Perbandingan tersebut membuat saham MPMX masuk dalam daftar emiten dengan dividen tinggi di Bursa Efek Indonesia. Bagi investor yang berorientasi pada pendapatan pasif, angka tersebut tentu menjadi daya tarik tersendiri.
Namun, investor tetap perlu memahami bahwa investasi saham memiliki risiko yang berbeda dibandingkan deposito. Harga saham dapat mengalami kenaikan maupun penurunan sesuai kondisi pasar dan kinerja perusahaan.
Karena itu, dividend yield yang tinggi sebaiknya tidak menjadi satu-satunya pertimbangan dalam mengambil keputusan investasi.
Kinerja MPMX Sepanjang Tahun 2025
Sepanjang tahun 2025, MPMX mencatatkan pendapatan sebesar Rp16,15 triliun. Angka tersebut menunjukkan skala bisnis perusahaan yang masih cukup besar di sektor otomotif dan mobilitas nasional.
Sementara itu, laba bersih perusahaan tercatat mencapai Rp461,89 miliar. Meskipun demikian, secara tahunan pendapatan mengalami penurunan sebesar 1,40 persen dibandingkan tahun sebelumnya.
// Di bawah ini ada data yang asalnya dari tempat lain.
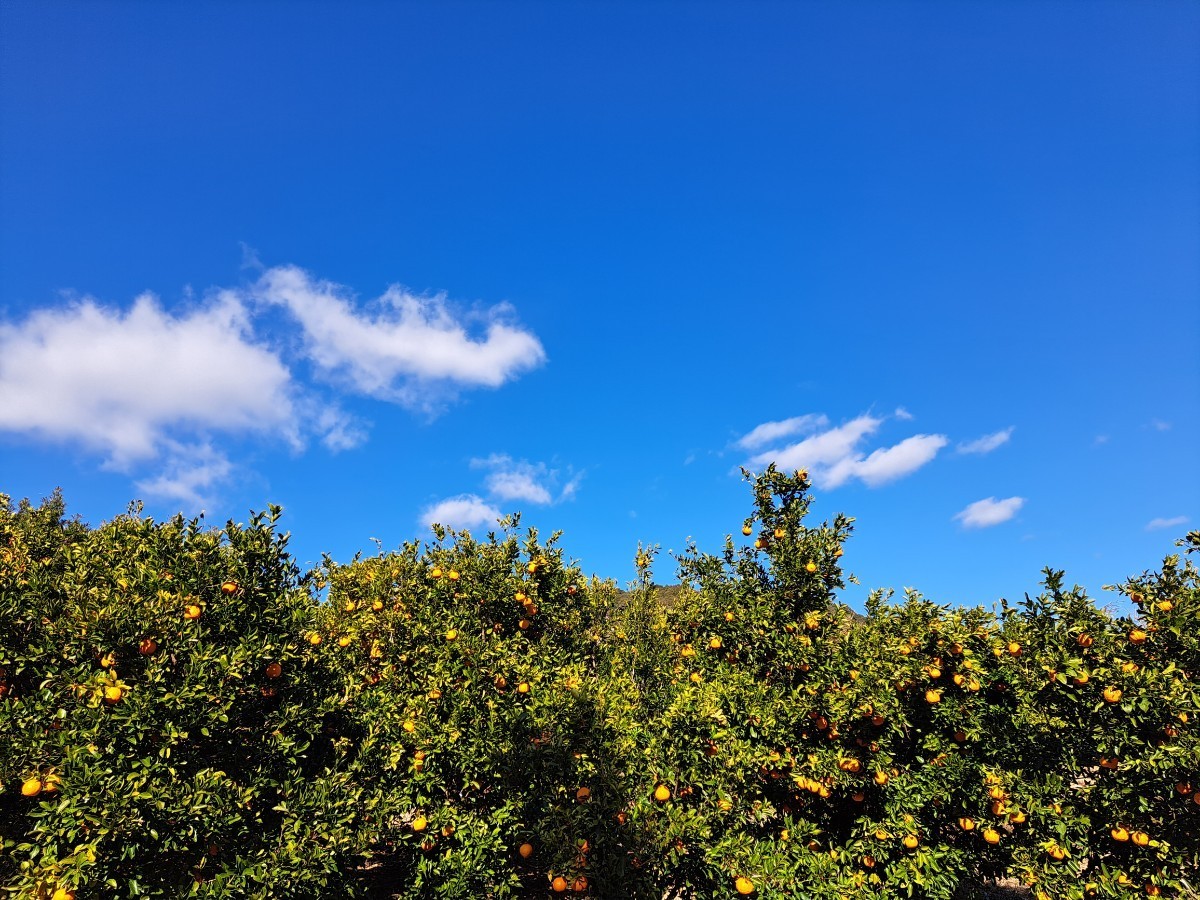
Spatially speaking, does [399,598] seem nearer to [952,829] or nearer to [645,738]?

Laba bersih juga turun sekitar 19,28 persen secara tahunan. Penurunan ini terjadi di tengah berbagai tantangan yang dihadapi industri otomotif nasional selama tahun lalu.
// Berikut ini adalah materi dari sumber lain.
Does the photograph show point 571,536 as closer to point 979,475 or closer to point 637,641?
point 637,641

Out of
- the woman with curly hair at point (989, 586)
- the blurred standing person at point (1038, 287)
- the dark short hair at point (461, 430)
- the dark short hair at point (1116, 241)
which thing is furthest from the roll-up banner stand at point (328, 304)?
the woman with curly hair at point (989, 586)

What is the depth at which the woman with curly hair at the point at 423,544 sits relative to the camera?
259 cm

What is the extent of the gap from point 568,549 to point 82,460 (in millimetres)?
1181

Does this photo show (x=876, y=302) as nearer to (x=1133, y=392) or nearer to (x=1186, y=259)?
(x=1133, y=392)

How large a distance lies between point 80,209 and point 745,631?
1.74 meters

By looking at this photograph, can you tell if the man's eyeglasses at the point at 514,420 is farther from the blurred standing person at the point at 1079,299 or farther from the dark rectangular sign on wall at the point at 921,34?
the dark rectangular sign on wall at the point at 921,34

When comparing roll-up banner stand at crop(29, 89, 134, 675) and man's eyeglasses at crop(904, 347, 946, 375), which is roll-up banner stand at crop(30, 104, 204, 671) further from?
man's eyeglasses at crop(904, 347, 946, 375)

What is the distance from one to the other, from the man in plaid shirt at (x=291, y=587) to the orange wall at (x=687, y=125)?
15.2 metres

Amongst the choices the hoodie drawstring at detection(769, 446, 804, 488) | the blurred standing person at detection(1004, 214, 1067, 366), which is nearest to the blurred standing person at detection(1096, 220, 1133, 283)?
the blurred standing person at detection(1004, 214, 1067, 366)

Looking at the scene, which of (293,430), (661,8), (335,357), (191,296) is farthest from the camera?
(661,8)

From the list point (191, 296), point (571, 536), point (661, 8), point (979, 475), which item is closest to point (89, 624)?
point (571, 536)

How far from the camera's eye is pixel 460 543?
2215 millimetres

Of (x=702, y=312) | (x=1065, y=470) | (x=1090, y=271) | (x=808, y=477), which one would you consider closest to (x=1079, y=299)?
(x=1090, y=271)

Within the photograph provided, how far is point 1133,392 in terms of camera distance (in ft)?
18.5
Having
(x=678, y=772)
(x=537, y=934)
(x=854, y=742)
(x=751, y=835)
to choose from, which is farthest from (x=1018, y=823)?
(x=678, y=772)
Group Chief Executive Officer MPMX, Suwito Mawarwati, menjelaskan bahwa pelemahan daya beli masyarakat menjadi salah satu faktor yang memengaruhi industri otomotif. Selain itu, tekanan pembiayaan kendaraan dan normalisasi permintaan pada beberapa segmen usaha turut memberikan dampak terhadap kinerja perusahaan.
Meskipun menghadapi tantangan tersebut, perusahaan tetap berupaya menjaga kualitas bisnis melalui efisiensi operasional, pengelolaan risiko yang hati-hati, serta optimalisasi portofolio usaha.
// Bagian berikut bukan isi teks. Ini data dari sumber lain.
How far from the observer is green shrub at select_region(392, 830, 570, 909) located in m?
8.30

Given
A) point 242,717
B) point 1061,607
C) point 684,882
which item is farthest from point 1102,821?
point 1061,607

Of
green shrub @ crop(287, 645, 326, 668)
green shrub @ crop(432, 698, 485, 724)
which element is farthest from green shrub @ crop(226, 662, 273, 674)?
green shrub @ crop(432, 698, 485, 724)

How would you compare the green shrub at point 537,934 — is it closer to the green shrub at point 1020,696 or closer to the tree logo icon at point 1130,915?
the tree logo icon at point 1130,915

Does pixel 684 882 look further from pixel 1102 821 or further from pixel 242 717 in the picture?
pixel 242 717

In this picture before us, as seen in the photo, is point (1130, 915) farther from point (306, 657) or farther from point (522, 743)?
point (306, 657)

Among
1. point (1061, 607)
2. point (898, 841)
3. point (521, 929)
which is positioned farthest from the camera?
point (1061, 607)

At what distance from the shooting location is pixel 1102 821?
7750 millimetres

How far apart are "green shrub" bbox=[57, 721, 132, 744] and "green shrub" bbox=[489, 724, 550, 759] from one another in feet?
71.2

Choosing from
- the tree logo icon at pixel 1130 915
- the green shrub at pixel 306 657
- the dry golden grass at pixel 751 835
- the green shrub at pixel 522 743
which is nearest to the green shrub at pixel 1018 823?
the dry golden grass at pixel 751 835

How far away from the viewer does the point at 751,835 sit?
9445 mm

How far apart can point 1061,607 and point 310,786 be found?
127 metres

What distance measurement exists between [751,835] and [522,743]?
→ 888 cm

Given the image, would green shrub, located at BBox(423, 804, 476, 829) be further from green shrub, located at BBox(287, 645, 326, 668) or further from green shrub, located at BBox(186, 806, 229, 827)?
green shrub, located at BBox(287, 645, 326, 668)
Menurut manajemen, peningkatan nilai dividen pada tahun ini mencerminkan komitmen perusahaan untuk terus memberikan manfaat berkelanjutan kepada para pemegang saham.
Saham Dividen Tetap Menarik di Tengah Volatilitas Pasar
Di tengah ketidakpastian pasar, saham dengan dividend yield tinggi masih menjadi pilihan sebagian investor. Selain berpotensi memperoleh keuntungan dari kenaikan harga saham, investor juga dapat menikmati pendapatan rutin melalui pembagian dividen.
Namun, penting untuk memperhatikan sejumlah faktor sebelum berinvestasi, antara lain:
- Fundamental perusahaan
- Stabilitas laba bersih
- Kondisi industri yang dijalani
- Tingkat utang perusahaan
- Kebijakan dividen jangka panjang
- Prospek pertumbuhan bisnis
Karena itu, meskipun Dividen MPMX Rp17.000 per lot menawarkan imbal hasil yang menarik, investor tetap perlu melakukan analisis menyeluruh sebelum mengambil keputusan investasi. Dengan mempertimbangkan faktor fundamental dan prospek usaha, peluang memperoleh hasil investasi yang berkelanjutan akan semakin besar.